Depuis plusieurs années, l’annonce par Google de la suppression des cookies tiers sur son navigateur Chrome laissait présager une révolution pour la confidentialité en ligne. Mais coup de théâtre en 2023, puis en juillet 2024 : le géant de Mountain View revient sur sa décision. Quelles sont les motivations derrière ce revirement ? Quelles alternatives sont proposées ? Décryptage de ce choix stratégique aux implications majeures pour l’écosystème publicitaire numérique.
Remise en contexte : la promesse initiale de Google
Les cookies tiers, ces petits fichiers qui permettent de suivre la navigation des internautes sur différents sites web, sont au cœur du ciblage publicitaire en ligne. Bien qu’avantageux pour les annonceurs, leur utilisation soulève d’importants enjeux en matière de respect de la vie privée. Face au renforcement des réglementations comme le RGPD en Europe, Google avait annoncé la fin des cookies tiers sur Chrome, initialement prévue pour 2022 puis repoussée à 2024 et 2025.
Privacy Sandbox : une alternative ambitieuse mais controversée
Pour remplacer les cookies tiers, Google misait sur Privacy Sandbox, un projet visant à développer de nouvelles technologies de ciblage publicitaire respectueuses de la confidentialité. Malgré les tests et échanges avec l’industrie, cette initiative s’est heurtée à de sérieux obstacles :
- L’impact économique redouté par les éditeurs et annonceurs, craignant une baisse drastique de leurs revenus publicitaires.
- Les réserves des régulateurs, suspectant un possible renforcement de la position dominante de Google sur le marché de la publicité en ligne.
Le choix du libre arbitre pour les utilisateurs
Plutôt que d’imposer la fin des cookies tiers, Google opte finalement pour donner le choix aux utilisateurs. Une nouvelle expérience sera introduite sur Chrome, permettant à chacun de décider s’il consent ou non au suivi de sa navigation à des fins publicitaires, avec la possibilité de modifier ce choix à tout moment.
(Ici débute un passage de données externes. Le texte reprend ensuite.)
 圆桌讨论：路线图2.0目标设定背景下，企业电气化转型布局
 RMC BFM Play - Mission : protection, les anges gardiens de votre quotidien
Bien que les modalités précises de recueil de ce consentement restent à définir, l’Alliance Digitale, association professionnelle française, s’interroge :
Nous rappelons qu’au sein de l’Union européenne, sur la base du RGPD et de la directive ePrivacy, le consentement de l’utilisateur est déjà requis pour l’utilisation de cookies à des fins de publicité personnalisée.
Alliance Digitale
En parallèle, Google poursuivra le développement des APIs Privacy Sandbox comme alternatives privacy-friendly et renforcera les protections, notamment celle des adresses IP en mode navigation privée sur Chrome.
Un revirement diversement apprécié par l’écosystème
L’abandon de la suppression des cookies tiers par Google suscite des réactions contrastées. Si certains acteurs comme Criteo y voient une opportunité de poursuivre leur activité tout en explorant des solutions alternatives, des associations de défense de la vie privée expriment leur déception. Quant aux régulateurs, ils restent en alerte.
Quel avenir pour une publicité en ligne plus respectueuse de la vie privée ?
En renonçant à supprimer définitivement les cookies tiers, Google tente de trouver un équilibre entre les intérêts de l’industrie publicitaire et la protection de la vie privée des internautes. Si le libre choix laissé aux utilisateurs semble de prime abord une avancée, tout dépendra de la clarté et de l’adoption massive ou non de ce nouveau mécanisme de consentement. Une chose est sûre : le débat sur la conciliation entre ciblage publicitaire et confidentialité des données est loin d’être clos. L’avenir nous dira si cette décision de Google contribuera réellement à façonner un Internet plus respectueux de la vie privée.